Tchernobyl et la guerre en UKRAINE

RAPPEL: Le 26 avril 1986, plusieurs explosions étaient enregistrées dans le réacteur n° 4 de la centrale nucléaire de Tchernobyl, située alors dans une Ukraine sous domination soviétique. Un accident dramatique qui a libéré 400 fois plus de rayonnements que la bombe atomique larguée sur Hiroshima. Parmi les premières cibles de l’armée russe dan sa guerre contre l’Ukraine : la centrale nucléaire de Tchernobyl. Celle que tout le monde connait comme le lieu de la pire catastrophe nucléaire de l’histoire. Pourtant, le dernier réacteur de la centrale a été fermé il y a plus de 20 ans maintenant. C’était le 15 décembre 2000, très exactement.

En 1986, le nuage radioactif de triste réputation a été provoqué par le fait que le cœur du réacteur en fusion est resté à l’air libre pendant des jours et des jours. Des particules radioactives ont ainsi pu être envoyées dans la haute atmosphère, sous l’effet de la chaleur. Elles ont ensuite circulé sur une grande partie du globe. Mais une explosion ne provoquerait aujourd’hui pas le même effet. La pollution engendrée resterait locale. © Camp’s, Adobe Stock

En 1986, le nuage radioactif de triste réputation a été provoqué par le fait que le cœur du réacteur en fusion est resté à l’air libre pendant des jours et des jours. Des particules radioactives ont ainsi pu être envoyées dans la haute atmosphère, sous l’effet de la chaleur. Elles ont ensuite circulé sur une grande partie du globe.
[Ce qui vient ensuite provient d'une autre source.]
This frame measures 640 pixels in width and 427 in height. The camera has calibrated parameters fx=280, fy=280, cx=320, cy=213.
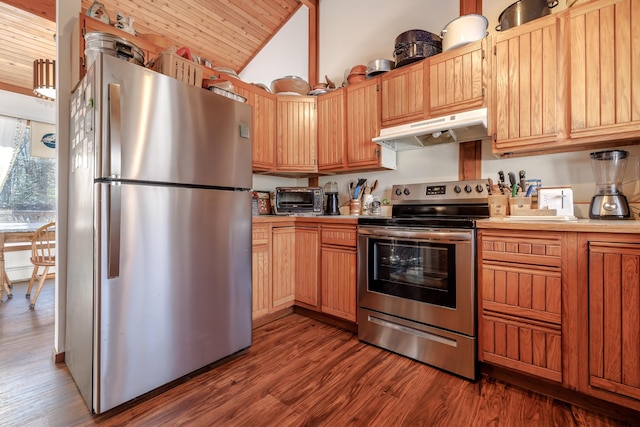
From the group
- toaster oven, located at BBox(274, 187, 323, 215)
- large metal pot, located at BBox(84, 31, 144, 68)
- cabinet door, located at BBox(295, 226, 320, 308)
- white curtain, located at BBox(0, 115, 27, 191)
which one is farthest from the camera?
white curtain, located at BBox(0, 115, 27, 191)

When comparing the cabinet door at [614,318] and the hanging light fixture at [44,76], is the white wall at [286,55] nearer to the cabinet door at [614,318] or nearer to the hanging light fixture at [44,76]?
the hanging light fixture at [44,76]

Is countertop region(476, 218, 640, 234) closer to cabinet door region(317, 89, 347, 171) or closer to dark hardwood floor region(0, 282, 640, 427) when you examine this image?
dark hardwood floor region(0, 282, 640, 427)

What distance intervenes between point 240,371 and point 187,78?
72.8 inches

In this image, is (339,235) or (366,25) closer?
(339,235)

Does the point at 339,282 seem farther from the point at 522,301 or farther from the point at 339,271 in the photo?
the point at 522,301

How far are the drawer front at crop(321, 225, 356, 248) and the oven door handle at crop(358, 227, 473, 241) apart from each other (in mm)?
102

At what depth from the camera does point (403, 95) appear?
2.31m

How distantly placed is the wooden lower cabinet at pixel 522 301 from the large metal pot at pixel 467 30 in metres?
1.39

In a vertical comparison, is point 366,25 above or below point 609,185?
above

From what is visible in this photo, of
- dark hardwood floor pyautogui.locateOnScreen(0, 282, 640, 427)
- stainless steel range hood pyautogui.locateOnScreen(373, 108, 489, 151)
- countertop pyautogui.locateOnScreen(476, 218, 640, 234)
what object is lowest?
dark hardwood floor pyautogui.locateOnScreen(0, 282, 640, 427)

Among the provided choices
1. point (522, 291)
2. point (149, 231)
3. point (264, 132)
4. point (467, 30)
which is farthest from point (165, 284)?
point (467, 30)

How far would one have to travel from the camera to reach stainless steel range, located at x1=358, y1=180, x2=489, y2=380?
65.4 inches

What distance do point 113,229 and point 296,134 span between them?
6.51ft

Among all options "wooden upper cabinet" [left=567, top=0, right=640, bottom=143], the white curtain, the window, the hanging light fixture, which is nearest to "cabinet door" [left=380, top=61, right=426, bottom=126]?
"wooden upper cabinet" [left=567, top=0, right=640, bottom=143]
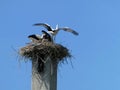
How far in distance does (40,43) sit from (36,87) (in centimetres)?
157

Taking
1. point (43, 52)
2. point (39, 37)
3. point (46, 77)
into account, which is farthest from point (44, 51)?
point (46, 77)

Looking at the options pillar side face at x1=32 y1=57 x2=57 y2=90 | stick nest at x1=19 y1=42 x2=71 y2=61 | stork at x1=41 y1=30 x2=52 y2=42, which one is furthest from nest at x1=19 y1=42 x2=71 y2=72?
stork at x1=41 y1=30 x2=52 y2=42

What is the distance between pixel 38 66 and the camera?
123 ft

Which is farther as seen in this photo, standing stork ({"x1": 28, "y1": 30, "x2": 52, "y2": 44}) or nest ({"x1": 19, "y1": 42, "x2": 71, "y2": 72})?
standing stork ({"x1": 28, "y1": 30, "x2": 52, "y2": 44})

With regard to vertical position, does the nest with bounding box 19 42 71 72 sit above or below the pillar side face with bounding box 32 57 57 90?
above

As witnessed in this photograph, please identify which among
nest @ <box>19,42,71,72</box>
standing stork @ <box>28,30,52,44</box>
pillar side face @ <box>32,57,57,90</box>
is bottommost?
pillar side face @ <box>32,57,57,90</box>

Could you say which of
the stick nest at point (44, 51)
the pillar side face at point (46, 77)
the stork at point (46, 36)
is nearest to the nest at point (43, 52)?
the stick nest at point (44, 51)

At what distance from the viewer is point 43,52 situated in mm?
37344

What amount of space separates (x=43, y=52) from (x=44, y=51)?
0.06 metres

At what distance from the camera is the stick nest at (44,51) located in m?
37.2

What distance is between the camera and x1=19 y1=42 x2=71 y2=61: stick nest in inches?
1465

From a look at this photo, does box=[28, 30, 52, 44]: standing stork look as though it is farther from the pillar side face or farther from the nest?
the pillar side face

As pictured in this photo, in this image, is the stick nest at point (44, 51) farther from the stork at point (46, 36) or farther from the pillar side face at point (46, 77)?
the stork at point (46, 36)

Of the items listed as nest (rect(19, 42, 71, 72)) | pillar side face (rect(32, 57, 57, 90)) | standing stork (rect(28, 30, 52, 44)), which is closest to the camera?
pillar side face (rect(32, 57, 57, 90))
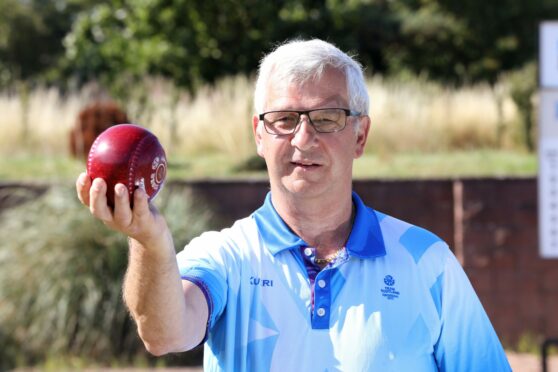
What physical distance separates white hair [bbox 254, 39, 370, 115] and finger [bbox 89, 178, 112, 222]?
2.29 feet

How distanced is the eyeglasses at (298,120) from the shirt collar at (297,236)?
24 centimetres

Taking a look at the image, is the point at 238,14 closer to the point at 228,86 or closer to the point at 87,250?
the point at 228,86

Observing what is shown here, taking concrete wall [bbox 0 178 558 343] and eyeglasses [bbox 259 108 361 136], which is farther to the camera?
concrete wall [bbox 0 178 558 343]

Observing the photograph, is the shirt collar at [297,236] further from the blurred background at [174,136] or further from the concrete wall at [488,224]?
the concrete wall at [488,224]

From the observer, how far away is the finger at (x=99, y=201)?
2309mm

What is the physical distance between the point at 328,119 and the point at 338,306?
0.51 meters

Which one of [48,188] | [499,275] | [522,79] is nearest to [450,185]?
[499,275]

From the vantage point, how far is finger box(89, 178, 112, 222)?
231cm

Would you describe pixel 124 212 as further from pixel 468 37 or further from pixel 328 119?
pixel 468 37

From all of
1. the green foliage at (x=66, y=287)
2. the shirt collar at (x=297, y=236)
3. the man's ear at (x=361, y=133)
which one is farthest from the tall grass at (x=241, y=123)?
the shirt collar at (x=297, y=236)

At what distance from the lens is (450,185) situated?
8.70 meters

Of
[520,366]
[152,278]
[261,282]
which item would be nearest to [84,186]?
[152,278]

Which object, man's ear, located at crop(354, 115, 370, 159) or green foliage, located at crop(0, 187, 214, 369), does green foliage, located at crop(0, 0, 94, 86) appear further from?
man's ear, located at crop(354, 115, 370, 159)

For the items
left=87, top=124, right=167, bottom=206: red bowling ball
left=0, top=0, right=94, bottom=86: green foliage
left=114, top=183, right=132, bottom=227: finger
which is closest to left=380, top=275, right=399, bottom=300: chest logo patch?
left=87, top=124, right=167, bottom=206: red bowling ball
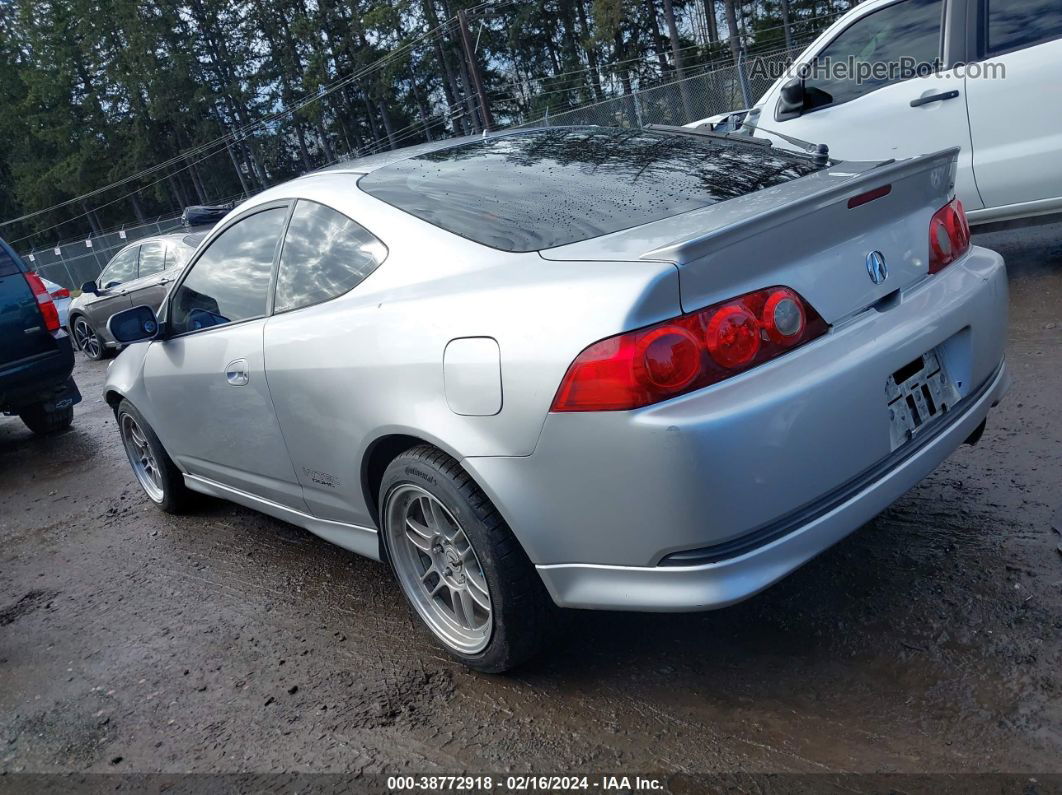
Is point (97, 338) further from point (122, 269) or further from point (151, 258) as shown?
point (151, 258)

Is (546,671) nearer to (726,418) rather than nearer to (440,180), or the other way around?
(726,418)

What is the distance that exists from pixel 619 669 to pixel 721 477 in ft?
2.97

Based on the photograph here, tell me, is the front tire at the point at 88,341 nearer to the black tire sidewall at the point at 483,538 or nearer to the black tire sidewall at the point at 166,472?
the black tire sidewall at the point at 166,472

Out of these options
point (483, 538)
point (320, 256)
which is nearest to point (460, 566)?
point (483, 538)

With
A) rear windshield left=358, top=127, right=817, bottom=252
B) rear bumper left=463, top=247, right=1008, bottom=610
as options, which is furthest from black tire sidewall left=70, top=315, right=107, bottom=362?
rear bumper left=463, top=247, right=1008, bottom=610

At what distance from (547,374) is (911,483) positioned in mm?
1051

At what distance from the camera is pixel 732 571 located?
205 cm

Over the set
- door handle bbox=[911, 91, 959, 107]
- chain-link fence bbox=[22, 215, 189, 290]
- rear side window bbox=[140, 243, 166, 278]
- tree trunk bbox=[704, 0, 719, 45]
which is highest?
tree trunk bbox=[704, 0, 719, 45]

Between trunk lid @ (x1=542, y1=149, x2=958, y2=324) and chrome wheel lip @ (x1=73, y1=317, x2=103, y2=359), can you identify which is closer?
trunk lid @ (x1=542, y1=149, x2=958, y2=324)

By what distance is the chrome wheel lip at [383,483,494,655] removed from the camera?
102 inches

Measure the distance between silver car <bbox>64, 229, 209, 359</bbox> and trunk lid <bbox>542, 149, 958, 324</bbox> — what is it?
9.40 meters

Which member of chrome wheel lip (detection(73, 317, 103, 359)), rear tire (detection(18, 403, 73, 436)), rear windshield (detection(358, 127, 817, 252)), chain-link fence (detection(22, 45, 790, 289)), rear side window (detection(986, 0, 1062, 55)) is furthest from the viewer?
chain-link fence (detection(22, 45, 790, 289))

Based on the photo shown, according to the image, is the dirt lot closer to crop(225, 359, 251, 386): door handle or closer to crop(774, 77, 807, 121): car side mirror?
crop(225, 359, 251, 386): door handle

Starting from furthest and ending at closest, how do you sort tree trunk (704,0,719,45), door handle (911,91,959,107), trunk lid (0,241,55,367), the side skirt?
tree trunk (704,0,719,45)
trunk lid (0,241,55,367)
door handle (911,91,959,107)
the side skirt
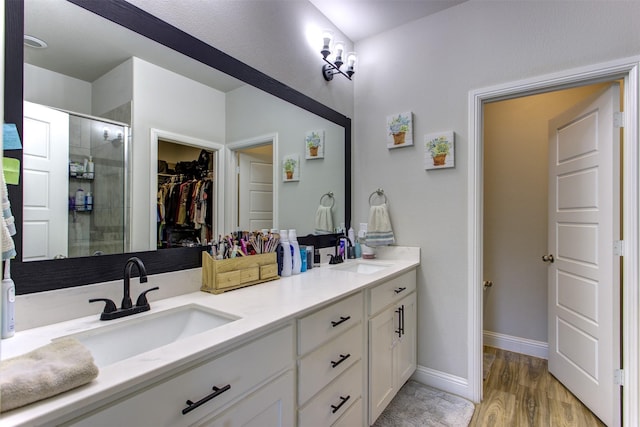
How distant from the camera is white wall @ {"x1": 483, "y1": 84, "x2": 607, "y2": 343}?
8.66 feet

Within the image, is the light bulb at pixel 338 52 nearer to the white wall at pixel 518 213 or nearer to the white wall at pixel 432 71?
the white wall at pixel 432 71

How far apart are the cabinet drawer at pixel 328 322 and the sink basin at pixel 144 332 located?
11.3 inches

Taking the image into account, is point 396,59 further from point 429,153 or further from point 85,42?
point 85,42

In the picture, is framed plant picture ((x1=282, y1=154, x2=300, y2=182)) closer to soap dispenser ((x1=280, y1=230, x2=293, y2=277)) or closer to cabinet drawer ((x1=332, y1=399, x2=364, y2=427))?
soap dispenser ((x1=280, y1=230, x2=293, y2=277))

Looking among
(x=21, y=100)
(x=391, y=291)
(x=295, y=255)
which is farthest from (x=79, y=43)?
(x=391, y=291)

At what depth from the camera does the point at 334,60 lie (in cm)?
223

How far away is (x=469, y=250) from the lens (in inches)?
81.0

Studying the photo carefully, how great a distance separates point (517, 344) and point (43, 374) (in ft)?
10.5

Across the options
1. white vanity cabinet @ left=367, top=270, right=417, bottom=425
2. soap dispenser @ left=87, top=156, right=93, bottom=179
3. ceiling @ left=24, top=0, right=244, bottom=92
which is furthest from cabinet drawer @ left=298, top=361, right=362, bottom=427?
ceiling @ left=24, top=0, right=244, bottom=92

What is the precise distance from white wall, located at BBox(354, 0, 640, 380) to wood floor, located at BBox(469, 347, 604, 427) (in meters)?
0.26

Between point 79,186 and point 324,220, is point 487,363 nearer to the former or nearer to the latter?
point 324,220

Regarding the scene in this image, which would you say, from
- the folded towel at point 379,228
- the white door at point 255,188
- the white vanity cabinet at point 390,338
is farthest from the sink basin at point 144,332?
the folded towel at point 379,228

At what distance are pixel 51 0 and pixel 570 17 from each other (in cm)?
248

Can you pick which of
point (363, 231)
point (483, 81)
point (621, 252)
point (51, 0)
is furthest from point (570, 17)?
point (51, 0)
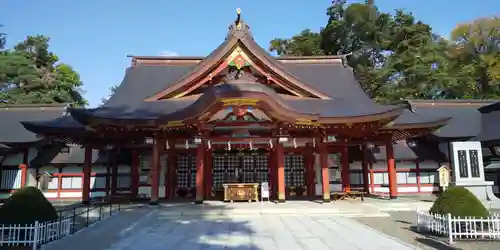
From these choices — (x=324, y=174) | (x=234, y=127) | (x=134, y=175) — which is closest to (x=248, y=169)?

Mais une explosion ne provoquerait aujourd’hui pas le même effet. La pollution engendrée resterait locale.

Déclaration du Directeur général de l’AIEA sur la situation en Ukraine

L’Ukraine a informé aujourd’hui l’Agence internationale de l’énergie atomique (AIEA) que les centrales nucléaires du pays restaient stables et continuaient de fonctionner normalement, a dit le Directeur général Rafael Mariano Grossi, réaffirmant qu’il était nécessaire d’éviter toute action qui pourrait compromettre la sûreté ou la sécurité de ces centrales.

Dans une nouvelle communication à l’AIEA, le Service national ukrainien d’inspection de la réglementation nucléaire a aussi indiqué que son personnel maintenait un contact régulier avec les centrales. L’Ukraine compte quatre sites électronucléaires, avec un total de 15 réacteurs, qui fournissent environ la moitié de l’électricité du pays.

Le Directeur général M. Grossi a dit qu’il restait vivement préoccupé par la situation en Ukraine et a appelé toutes les parties à s’abstenir de toute mesure ou action qui pourrait mettre en péril la sécurité des matières nucléaires et l’exploitation sûre de toutes les installations nucléaires, un tel incident pouvant avoir de graves conséquences pour la santé humaine et l’environnement.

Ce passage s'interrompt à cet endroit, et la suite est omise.